John on October 8, 2009 at 12:05 am
Ace notes a video of Sean Hannity debating Michael Moore about the War on Terror. There is a moment (click over for the video) where Moore asks Hannity if he loves Al Qaeda. Hannity’s response is more than a bit comical:
I love them in the sense I want to destroy them.
Ace asks if any of his Christian readers can explain this answer. I’ll give it a go…
The Christian position regarding the state is that one’s obligation to God does not preclude one’s obligation to the state. As Jesus put it, render unto Caesar that which is Caesar’s, render unto God that which is God’s. Paul said it this way in Romans:
Would you have no fear of the one who is in authority? Then do what is good, and you will receive his approval, for he is God’s servant for your good. But if you do wrong, be afraid, for he does not bear the sword in vain. For he is the servant of God, an avenger who carries out God’s wrath on the wrongdoer. Therefore one must be in subjection, not only to avoid God’s wrath but also for the sake of conscience. For because of this you also pay taxes, for the authorities are ministers of God, attending to this very thing. Pay to all what is owed to them: taxes to whom taxes are owed, revenue to whom revenue is owed, respect to whom respect is owed, honor to whom honor is owed.
Keep in mind this was said at a time when the world was ruled by a string of barbaric lunatics: Caligula who murdered people for his own amusement, Nero who used Christian captives as human torches at his dinner parties, even Augustus — the first Emperor — claimed to be the “divi fil” or “son of God and occasionally demand worship as such.
In other words, the society which Jesus demanded his followers respect was far more brutal and authoritarian than Michael Moore’s worst nightmare of Bush’s Amerikkka. And yet Jesus and Paul say, in effect, pay your taxes, respect authority and even pray for your leaders.
As you can also see, the New Testament (the rule of faith for Christians) also indicates that the government is established to bring “the sword” against evil. This is one reason a fair number of Christians accept the death penalty. What the state does vis a vis violent crime (even to the point of killing the perpetrators) is distinct from what the individual believer might do on a personal level. Forgiveness on the personal level does not preclude justice on the societal level.
For instance, the woman raped by Roman Polanski has reportedly forgiven him and even asked for his release.

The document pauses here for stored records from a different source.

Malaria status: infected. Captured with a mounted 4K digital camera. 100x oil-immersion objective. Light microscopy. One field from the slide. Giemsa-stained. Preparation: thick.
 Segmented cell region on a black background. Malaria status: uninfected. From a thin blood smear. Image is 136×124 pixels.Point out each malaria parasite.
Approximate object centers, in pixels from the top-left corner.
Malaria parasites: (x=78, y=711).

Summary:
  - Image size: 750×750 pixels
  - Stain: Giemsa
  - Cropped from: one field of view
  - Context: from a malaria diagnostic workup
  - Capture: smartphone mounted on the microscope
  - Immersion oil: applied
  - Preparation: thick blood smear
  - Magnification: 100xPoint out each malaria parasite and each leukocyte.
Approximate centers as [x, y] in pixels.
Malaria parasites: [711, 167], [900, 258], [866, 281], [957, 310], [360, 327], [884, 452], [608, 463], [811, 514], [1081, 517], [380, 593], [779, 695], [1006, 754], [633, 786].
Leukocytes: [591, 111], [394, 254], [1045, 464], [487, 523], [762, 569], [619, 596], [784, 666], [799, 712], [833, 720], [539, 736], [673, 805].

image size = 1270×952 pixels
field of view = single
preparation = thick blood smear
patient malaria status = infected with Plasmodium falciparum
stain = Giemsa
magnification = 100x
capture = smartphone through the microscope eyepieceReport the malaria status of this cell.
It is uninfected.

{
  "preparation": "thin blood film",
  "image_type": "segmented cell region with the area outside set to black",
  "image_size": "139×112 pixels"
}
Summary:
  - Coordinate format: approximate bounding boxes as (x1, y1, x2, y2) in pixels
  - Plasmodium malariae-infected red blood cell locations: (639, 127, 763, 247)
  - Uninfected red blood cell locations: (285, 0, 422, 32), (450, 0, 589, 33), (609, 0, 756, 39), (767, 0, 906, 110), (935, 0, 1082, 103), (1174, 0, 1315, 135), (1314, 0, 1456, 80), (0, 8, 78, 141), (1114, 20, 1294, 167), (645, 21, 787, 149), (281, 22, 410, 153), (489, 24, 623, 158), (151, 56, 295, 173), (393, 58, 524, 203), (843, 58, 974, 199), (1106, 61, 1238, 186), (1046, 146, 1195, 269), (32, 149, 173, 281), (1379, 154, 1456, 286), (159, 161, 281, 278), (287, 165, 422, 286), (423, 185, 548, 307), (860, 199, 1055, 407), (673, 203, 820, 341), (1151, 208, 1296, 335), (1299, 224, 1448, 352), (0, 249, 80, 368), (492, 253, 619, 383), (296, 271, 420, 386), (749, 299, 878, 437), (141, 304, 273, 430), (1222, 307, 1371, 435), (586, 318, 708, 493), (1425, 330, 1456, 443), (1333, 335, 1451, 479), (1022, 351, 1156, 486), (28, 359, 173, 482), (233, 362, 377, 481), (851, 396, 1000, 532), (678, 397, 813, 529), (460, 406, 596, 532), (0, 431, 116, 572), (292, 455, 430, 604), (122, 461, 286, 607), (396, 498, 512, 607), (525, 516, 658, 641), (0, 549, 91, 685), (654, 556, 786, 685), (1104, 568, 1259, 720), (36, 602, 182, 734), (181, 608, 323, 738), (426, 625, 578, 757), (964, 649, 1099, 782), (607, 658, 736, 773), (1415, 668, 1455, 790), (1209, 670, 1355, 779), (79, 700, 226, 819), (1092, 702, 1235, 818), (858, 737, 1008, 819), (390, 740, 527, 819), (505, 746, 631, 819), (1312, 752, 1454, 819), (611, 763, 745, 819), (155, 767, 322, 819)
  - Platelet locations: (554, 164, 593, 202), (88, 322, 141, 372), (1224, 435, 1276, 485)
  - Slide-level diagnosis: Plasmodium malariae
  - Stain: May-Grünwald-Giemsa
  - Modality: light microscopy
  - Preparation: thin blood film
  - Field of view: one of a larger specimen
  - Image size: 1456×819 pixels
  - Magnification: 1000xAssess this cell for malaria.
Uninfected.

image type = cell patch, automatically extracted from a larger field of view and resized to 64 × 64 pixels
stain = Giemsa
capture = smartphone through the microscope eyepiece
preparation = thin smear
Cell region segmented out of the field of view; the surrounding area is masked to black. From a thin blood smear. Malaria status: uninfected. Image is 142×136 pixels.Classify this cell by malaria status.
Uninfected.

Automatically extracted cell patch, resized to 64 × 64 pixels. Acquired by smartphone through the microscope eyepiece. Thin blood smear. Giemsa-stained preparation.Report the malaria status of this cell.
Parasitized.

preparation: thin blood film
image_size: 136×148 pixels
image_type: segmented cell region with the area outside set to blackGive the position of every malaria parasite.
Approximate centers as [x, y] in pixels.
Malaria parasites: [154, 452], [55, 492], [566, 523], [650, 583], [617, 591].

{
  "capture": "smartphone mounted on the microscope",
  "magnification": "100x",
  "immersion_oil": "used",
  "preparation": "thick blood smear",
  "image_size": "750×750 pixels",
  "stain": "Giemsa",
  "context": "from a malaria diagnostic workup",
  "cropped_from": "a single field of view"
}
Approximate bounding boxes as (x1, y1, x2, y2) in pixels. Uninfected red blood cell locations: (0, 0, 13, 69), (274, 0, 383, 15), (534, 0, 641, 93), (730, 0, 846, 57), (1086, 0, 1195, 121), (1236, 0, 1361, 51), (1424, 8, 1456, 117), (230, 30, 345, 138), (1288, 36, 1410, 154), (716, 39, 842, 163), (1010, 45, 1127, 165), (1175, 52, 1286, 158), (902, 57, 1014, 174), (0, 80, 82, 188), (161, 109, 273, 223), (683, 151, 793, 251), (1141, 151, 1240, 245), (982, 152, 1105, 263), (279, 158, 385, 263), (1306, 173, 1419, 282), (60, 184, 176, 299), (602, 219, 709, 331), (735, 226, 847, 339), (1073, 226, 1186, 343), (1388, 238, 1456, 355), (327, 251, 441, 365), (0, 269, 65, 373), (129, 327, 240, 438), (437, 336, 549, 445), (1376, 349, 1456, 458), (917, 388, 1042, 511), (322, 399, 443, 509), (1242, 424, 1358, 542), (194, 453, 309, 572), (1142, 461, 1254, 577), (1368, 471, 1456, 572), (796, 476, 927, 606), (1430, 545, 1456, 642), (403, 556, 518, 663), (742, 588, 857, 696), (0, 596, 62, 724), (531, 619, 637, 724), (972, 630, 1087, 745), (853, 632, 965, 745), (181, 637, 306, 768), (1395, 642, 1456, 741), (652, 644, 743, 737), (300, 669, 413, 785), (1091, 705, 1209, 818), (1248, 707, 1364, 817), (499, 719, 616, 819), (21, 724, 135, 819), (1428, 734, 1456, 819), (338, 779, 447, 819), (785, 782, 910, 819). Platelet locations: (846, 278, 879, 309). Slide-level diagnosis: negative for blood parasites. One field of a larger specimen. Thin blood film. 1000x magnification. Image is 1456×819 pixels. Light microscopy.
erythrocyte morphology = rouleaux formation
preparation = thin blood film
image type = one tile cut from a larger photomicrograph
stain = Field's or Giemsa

I don’t know if she’s a Christian, but it seems a very Christian response on the personal level. Nevertheless, Polanski has been found guilty by the state and they enforce the laws, not the victim. It is not wrong, from the Christian point of view, for the state to enforce those laws and put him in jail for a few years. Some of us look forward to it even as we appreciate the sincere response of his victim.
Where this gets really confusing, for Christians and atheists as well, is that unlike Paul we live in a democracy. Christians now have both a personal response which aims to be gracious but they also have a say in the hand of government itself, which again is there to restrain evil.
One way to put it is that we walk in two worlds. Sometimes those two worlds collide. For instance, I am personally for the construction of a fence along our southern border to control the flow of illegal immigrants. At the same time, I would never treat someone here illegally worse than I would an American citizen in my daily life. In fact, I’m proud to say that my wife has volunteered to teach English to some recent immigrants in our own community. The societal view and the personal view are at odds.
Hannity’s statement is just an extreme example of the two worlds colliding head on. On a personal level, love is the right answer. Moore is right about this. But if Moore were asking about government policy in the WOT, the sword (government restraint of evil) is the right answer, at least it is in my opinion.
If I have any criticism of Hannity it’s that he seems to have taken a question about his personal view and instead answered with a role-of-the-state response. I think this is understandable given the flow of conversation. It wasn’t a talk about his day to day faith, it was a policy discussion. He feinted toward the personal, then returned to policy in his answer. The result was a train wreck which I’m sure he’ll be made to regret.
On the other hand, does anyone think Moore loves George W. Bush. Well, maybe he does. Who can say? But he also (in the same clip) hoped there would be prosecutions for Bush’s war crimes. So again, his personal ethic, even if we assume the best of him, is starkly at odds with his view of the proper role of the state in this instance. If challenged “Do you pray for George W. Bush?” he might well have answered “I pray for him and hope he goes to prison.” He didn’t say that of course, but I suspect it’s pretty close to what he actually believes.
Finally, while it’s undoubtedly confusing, it’s worth pointing out that this Biblical division between faith and governance led the Christian West to a principled division between faith and governance in practice (though it came in fits and starts). Today, we call it the separation of church and state and I think many Christians, myself among them, see this as the correct and most Biblical model for society.